4 Steps to Better Loyalty Program ROI
With apologies to Thomas Jefferson and the Declaration of Independence, the truth is: Not all customers are created equal.
Most companies are aware of the Pareto principle, or the 80/20 rule, which states that 80 percent of your revenue is generated by 20 percent of your customers. But did you know that the top 20 percent of your customers typically generate more than 100 percent of your profits? This means that your best customers actually subsidize your weakest customers—the ones who use up a lot of your marketing budget but don't spend a lot in return.
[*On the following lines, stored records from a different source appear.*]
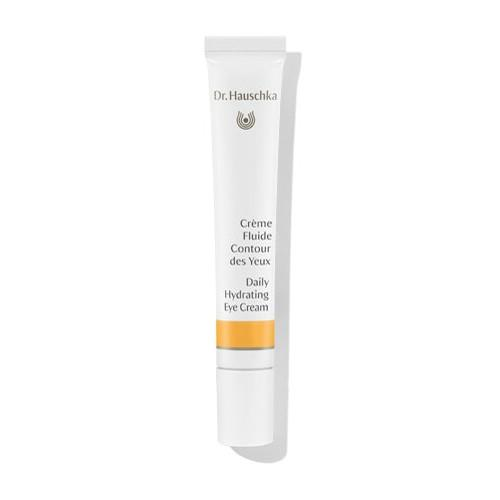 Dr. Hauschka Daily hydrating eye cream - 12,5 ml.
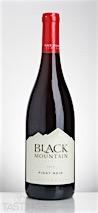 Black Mountain 2014  Pinot Noir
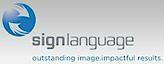 Marketthemessage's Company logo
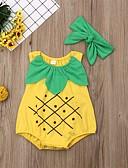 זול אוברולים טריים לתינוקות-חליפת גוף כותנה ללא שרוולים דפוס דפוס פעיל / סגנון רחוב בנות תִינוֹק 2pcs
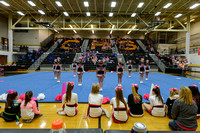 2016 Cheer for a Cure Dayton - Covington Middle School Cheer - 252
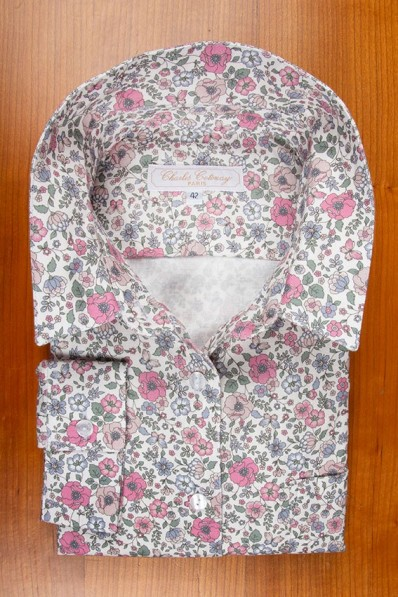THIN COTTON FLANELL, PINK AND GREEN FLOWERS 105,00 €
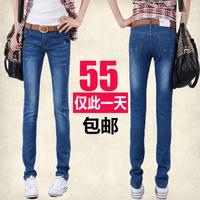Autumn 2013 women's elastic slim jeans female skinny pants pencil pants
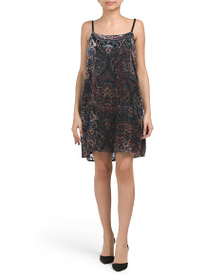 AS U WISH Juniors Printed Velvet Burnout Dress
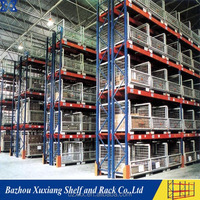 New Style Warehouse Vertical Racking System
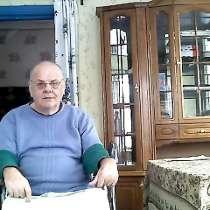 Саша, 65 лет, хочет познакомиться – Помощница, подруга, в г.Гомель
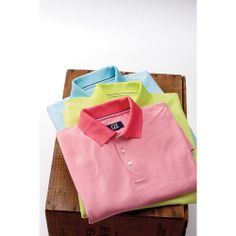 CB DryTec Luxe Alder Brook Stripe Polo - Shirts - Men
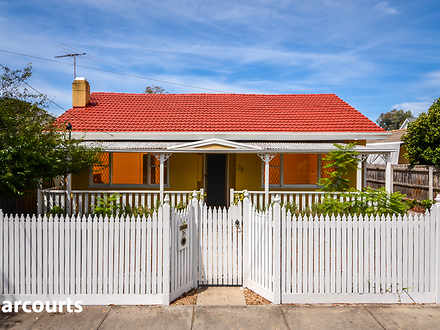 38 Park Street, Seaford 3198, VIC House Photo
And your worst customers actually have a negative ROI.
While these customer truths are less severe within a loyalty program (which naturally draws in your better customers), it is still the case that program ROI can be improved dramatically by shifting your member recruitment focus from "getting the most customers" to "getting the best customers." Remember: When your goal is to maximize the number of customers you bring in, you inevitably are going to bring in a large number of customers who turn out to be unprofitable—and that will be harmful to the ROI of your program.
The first step toward making this shift is to fill the insight gap on customer profitability within your loyalty program. A bit of advice: Don't overcomplicate this. You are just trying to differentiate between customers, not create a new accounting method. Here's the basic process:
- Estimate customer profitability by subtracting total marketing costs from total revenue for each customer (for the past one or two years, depending on your customers' average purchase cycle);
- pull out the most profitable customers (top 20 percent);
- perform a demographic profiling exercise (off-the-shelf cluster profiles like Prizm or PersonicX are good for this) to understand what your most profitable customers look like and where they are coming from; and
- modify your program recruitment targeting to focus on bringing in members who look like your most profitable members.
If you need to convince yourself (or management) that this will be worth it, here's a tip: Once you have your customers ranked by profitability (step No. 1), calculate the change in ROI you will achieve by increasing the number of most profitable customers by 10 percent and decreasing the number of least profitable customers by 10 percent. It will surprise you.